Shades of 1993: GET Conference to Search for the Killer App in Personal Genetics

Last Updated Mar 3, 2010 2:33 PM EST

Where's the killer app?
The hottest ticket for anyone interested in the future of genetics -- and the new businesses that will emerge from the field -- is the Genomes Environments Traits (GET) conference, which will take place in Cambridge, MA on April 27th, 2010. As scientists and business people look towards full genome mapping as the key to personalized medicine -- and the businesses and technology applications that will support it -- the GET conference is an important meeting ground for early adopters, business leaders and scientists.

"The Personal Genome industry seems analogous to the Internet just before the first browser in 1993," George Church, the head of the Harvard's Personal Genome Project, said in an email to me. "That is to say, lots of know-how and infrastructure, but waiting for a definitive nudge. Seeing the diverse views and experiences of the earliest adopters of genomics could be just such an event -- and, at a minimum, fascinating."
All industry eyes are focused on where that nudge will come from, and the best direction for the genetics business to take. The Holy Grail is a genomic application that will do for genome interpretation what the Mosaic graphical browser did for the Internet.
Fewer than 20 people worldwide have had their full genomes sequenced -- and all of them will be at GET. The list of attendees includes George Church, the head of Harvard's Personal Genome Project; Henry Louis Gates, Jr., Harvard's literary critic and professor, who recently produced a series about genetics on PBS called Faces of America; James Watson, the scientist who started it all with his discovery of the DNA double helix; and Stephen Quake, a professor of bio-engineering at Stanford University School of Medicine who made news last August for mapping his genome in less than a week for $50,000 with a new technology called a Heliscope Single Molecule Sequencer, which is made by the company he founded called Helicos BioSciences.
The search for the killer app issue will a key discussion in a session that will highlight the next generation of personalized genetics products and services. During a recent panel that took place at The San Francisco Jewish Community Federation's Business Leadership Council, called Exploring Personal Genetics: The Brave New World, Michael Goldberg, a partner with Mohr Davidow Ventures, said: "Moore's Law has now been married to biology in ways that were only conceptualized in the 1990s." As a result, investors, entrepreneurs and scientists predict that once genome sequencing becomes faster and more affordable, it will become a vital tool for making clinical diagnoses and care decisions. But given that consumer knowledge of genetics is not yet mainstream, the key remains to invent applications that will make genome reading and interpretation simple -- while also focusing public awareness on what genetic tools can actually do.

****************************************

--- What is needed ---
Retype the passage of the GET conference article that begins at the words "Last Updated Mar" and stops after the words "leaders and scientists.".

--- Data for analysis ---
****************************************

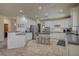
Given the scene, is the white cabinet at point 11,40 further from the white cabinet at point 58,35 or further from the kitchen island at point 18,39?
the white cabinet at point 58,35

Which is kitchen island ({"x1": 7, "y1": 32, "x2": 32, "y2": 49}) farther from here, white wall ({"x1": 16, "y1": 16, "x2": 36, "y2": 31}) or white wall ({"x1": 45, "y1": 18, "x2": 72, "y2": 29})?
white wall ({"x1": 45, "y1": 18, "x2": 72, "y2": 29})

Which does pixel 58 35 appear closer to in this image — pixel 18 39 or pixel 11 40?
pixel 18 39

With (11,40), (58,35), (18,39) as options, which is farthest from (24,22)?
(58,35)

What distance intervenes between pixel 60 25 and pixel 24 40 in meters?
1.54

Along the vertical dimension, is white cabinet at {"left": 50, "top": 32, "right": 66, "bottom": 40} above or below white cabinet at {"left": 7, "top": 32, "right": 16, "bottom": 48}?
above

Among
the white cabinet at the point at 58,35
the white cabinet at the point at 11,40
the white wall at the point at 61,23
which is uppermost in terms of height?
the white wall at the point at 61,23

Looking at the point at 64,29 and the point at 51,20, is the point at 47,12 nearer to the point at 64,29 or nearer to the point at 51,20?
the point at 51,20

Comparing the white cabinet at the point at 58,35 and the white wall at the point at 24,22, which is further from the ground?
the white wall at the point at 24,22

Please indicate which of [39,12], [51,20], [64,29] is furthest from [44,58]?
[39,12]

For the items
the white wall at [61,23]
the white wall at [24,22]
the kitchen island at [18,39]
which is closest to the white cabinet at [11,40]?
the kitchen island at [18,39]

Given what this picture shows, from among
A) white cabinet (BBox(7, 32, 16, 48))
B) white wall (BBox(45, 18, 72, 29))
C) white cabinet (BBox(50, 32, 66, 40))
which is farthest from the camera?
white cabinet (BBox(7, 32, 16, 48))

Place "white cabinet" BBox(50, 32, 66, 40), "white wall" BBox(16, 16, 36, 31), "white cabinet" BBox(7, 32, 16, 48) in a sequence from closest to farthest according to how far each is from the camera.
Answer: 1. "white cabinet" BBox(50, 32, 66, 40)
2. "white wall" BBox(16, 16, 36, 31)
3. "white cabinet" BBox(7, 32, 16, 48)

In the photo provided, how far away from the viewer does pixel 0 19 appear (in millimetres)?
3916

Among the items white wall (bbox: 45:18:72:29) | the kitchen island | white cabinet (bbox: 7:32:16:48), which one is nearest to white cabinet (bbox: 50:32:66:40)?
white wall (bbox: 45:18:72:29)
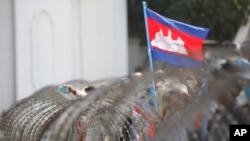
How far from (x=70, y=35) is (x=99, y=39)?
0.42m

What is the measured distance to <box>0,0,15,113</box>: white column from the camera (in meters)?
9.18

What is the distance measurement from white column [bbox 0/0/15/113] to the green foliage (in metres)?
1.74

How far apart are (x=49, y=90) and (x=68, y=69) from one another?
206 inches

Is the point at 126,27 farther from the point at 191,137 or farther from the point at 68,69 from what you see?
the point at 191,137

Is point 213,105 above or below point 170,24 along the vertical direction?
below

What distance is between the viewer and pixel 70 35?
9141mm

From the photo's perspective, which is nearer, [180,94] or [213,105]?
[213,105]

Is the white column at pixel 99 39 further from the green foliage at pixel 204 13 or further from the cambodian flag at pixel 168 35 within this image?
the cambodian flag at pixel 168 35

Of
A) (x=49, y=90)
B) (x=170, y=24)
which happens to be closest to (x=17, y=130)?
(x=49, y=90)

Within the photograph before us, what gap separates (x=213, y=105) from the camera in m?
2.22

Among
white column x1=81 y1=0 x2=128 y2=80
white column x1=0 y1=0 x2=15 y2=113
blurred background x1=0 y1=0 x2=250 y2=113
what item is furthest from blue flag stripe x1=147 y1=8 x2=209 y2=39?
white column x1=0 y1=0 x2=15 y2=113

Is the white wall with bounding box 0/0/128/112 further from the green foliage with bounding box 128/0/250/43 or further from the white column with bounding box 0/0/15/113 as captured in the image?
the green foliage with bounding box 128/0/250/43

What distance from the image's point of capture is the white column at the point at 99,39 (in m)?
9.12

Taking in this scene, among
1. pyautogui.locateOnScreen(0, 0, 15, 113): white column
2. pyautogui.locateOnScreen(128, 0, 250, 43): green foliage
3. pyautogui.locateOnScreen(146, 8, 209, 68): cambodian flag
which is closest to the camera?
pyautogui.locateOnScreen(146, 8, 209, 68): cambodian flag
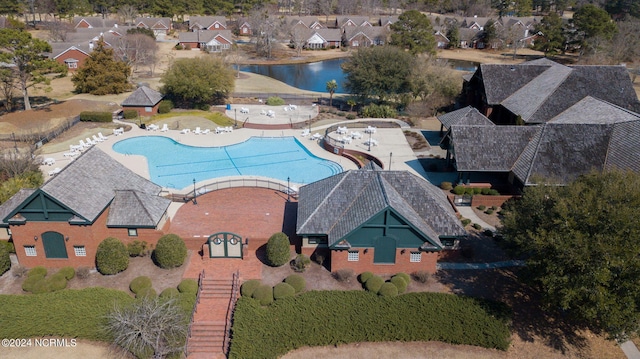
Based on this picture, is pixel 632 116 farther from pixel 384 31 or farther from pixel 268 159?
pixel 384 31

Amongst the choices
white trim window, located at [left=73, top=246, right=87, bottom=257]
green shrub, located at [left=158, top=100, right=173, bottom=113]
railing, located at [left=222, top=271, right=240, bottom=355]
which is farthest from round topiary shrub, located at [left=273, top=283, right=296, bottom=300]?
green shrub, located at [left=158, top=100, right=173, bottom=113]

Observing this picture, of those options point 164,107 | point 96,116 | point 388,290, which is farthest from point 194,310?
point 96,116

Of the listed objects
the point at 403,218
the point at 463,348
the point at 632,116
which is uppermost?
the point at 632,116

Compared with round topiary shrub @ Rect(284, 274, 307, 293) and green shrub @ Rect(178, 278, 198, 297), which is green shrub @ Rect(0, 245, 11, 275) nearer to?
green shrub @ Rect(178, 278, 198, 297)

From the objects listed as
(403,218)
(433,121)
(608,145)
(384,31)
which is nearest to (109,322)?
(403,218)

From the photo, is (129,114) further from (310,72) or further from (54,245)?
(310,72)

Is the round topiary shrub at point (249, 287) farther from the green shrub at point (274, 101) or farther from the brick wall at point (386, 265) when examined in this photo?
the green shrub at point (274, 101)

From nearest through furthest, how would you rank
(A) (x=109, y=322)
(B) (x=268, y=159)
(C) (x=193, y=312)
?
(A) (x=109, y=322) → (C) (x=193, y=312) → (B) (x=268, y=159)
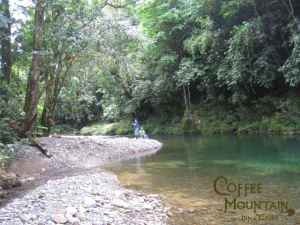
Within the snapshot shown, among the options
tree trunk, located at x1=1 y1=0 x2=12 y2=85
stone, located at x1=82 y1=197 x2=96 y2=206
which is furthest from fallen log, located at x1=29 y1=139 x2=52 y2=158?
stone, located at x1=82 y1=197 x2=96 y2=206

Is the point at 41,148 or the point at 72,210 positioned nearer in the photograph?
the point at 72,210

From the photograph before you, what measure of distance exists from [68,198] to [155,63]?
848 inches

****************************************

--- Task result ---
Last Updated Mar 3, 2010 2:33 PM EST

Where's the killer app?
The hottest ticket for anyone interested in the future of genetics -- and the new businesses that will emerge from the field -- is the Genomes Environments Traits (GET) conference, which will take place in Cambridge, MA on April 27th, 2010. As scientists and business people look towards full genome mapping as the key to personalized medicine -- and the businesses and technology applications that will support it -- the GET conference is an important meeting ground for early adopters, business leaders and scientists.